A decade later, Isaacson was casting around for the next genius to include in his rarefied canon, which had grown to include Leonardo da Vinci, too, and was being sold as a “genius biographies” box set. What was kindred among these men, according to Isaacson, was not necessarily high I.Q. but an original spirit. They thought differently than others did — hit targets, as Schopenhauer put it, that no one else could see. This quality often put them out of step with the prevailing attitudes of their time, but these men did not acquiesce to ideological pressure or subscribe to social mores. The Isaacson genius was an avatar of intellectual freedom, a kind of liberal humanist hero who flourished in the West’s innovative meccas: Renaissance Florence, revolutionary America, prewar Western Europe, Silicon Valley.
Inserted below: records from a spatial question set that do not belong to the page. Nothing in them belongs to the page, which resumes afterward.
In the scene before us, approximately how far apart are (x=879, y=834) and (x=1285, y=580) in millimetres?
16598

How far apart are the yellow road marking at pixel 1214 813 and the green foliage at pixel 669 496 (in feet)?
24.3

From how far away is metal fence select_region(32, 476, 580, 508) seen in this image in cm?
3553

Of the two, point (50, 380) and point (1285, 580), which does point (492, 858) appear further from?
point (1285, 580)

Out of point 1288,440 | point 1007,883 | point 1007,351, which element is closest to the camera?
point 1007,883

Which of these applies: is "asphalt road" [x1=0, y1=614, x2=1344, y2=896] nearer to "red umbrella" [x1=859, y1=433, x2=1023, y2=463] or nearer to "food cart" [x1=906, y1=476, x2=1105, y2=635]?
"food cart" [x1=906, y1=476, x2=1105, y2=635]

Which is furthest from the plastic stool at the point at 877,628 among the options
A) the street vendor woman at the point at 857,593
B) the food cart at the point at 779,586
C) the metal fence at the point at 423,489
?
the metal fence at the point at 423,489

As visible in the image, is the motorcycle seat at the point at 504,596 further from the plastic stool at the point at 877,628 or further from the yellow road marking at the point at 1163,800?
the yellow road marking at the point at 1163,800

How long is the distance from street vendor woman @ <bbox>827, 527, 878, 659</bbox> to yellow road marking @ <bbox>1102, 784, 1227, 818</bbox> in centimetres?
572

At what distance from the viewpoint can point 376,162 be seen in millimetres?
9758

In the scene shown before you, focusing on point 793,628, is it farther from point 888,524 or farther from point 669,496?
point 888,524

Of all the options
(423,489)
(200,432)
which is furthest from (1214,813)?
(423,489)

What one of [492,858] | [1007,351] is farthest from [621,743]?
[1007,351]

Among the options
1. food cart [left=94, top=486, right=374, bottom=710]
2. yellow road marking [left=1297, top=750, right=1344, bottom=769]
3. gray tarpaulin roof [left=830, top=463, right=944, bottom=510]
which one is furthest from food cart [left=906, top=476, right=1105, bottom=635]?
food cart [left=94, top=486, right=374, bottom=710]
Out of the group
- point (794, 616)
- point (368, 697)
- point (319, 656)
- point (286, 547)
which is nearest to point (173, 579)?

As Isaacson surveyed the landscape in search of a new genius, one name kept coming up: Elon Musk. He was, without a doubt, a man with grand vision — electric cars, space travel, telepathy. He was unyielding in this vision, too, sometimes belligerently so. In Isaacson’s telling, he arranged a call in 2021 with the help of some mutual friends, and the two spoke for an hour and a half. (Musk has also taken credit for the idea.) Musk, unsurprisingly, was enthusiastic about the prospect of being written about. Isaacson, in turn, demanded full access to his subject, and the freedom to make up his own mind. “You have no control,” he reportedly told Musk. Over the next two years, the biographer followed the Tesla boss around, spoke to his family, friends, and colleagues, and received Red Bull-fueled text messages from Musk late into the night. During this period, Musk’s already bizarre life devolved into pandemonium. He bought Twitter at a massive loss, intervened in the war in Ukraine, spawned offspring with otherworldly names, and challenged Mark Zuckerberg to a cage match. A Fox News segment compared the two men by height, weight, age, and I.Q.: Zuckerberg, 152; Musk, 155. A battle of the geniuses, and also one of the dumbest spectacles of all time.
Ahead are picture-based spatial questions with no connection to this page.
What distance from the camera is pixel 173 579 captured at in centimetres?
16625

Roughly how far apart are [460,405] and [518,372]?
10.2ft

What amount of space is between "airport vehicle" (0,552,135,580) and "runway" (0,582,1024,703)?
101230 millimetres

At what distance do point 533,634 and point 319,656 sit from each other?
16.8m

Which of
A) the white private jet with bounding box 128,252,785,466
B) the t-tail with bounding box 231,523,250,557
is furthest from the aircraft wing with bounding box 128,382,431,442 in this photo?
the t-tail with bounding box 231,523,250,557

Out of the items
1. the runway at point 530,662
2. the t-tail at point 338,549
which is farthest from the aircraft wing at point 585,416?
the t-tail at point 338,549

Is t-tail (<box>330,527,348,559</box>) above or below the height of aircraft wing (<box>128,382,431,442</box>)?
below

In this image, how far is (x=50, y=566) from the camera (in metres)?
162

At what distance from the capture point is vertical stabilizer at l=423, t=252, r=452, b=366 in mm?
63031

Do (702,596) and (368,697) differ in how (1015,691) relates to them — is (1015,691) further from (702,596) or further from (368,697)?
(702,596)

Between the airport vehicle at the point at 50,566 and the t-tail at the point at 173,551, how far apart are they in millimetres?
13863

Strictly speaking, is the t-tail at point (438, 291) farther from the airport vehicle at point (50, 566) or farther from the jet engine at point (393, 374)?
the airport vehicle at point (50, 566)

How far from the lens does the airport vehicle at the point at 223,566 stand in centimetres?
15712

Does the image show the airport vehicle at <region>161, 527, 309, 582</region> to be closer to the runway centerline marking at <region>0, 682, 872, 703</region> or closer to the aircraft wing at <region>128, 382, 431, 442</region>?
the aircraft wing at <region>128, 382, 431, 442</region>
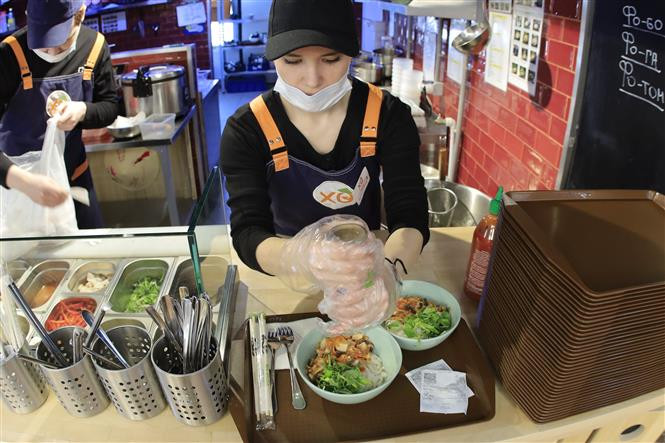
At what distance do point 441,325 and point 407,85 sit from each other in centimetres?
267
Nevertheless, when Musk was published in September of last year, it was clear from the dust jacket alone that the book would situate Elon in the Isaacson lineage, painting him as the true heir to Jobs — a brilliant, if troubled, Silicon Valley genius. The cover features a head shot of Musk staring directly into the camera, fingers on his chin — like Jobs, in a thinking position — and the epigraph consists of two quotes, the first from Musk: “To anyone I’ve offended, I just want to say, I reinvented electric cars and I’m sending people to Mars in a rocket ship. Did you think I was also going to be a chill, normal dude?” Directly below it is one attributed to Jobs: “The people who are crazy enough to think they can change the world are the ones who do.”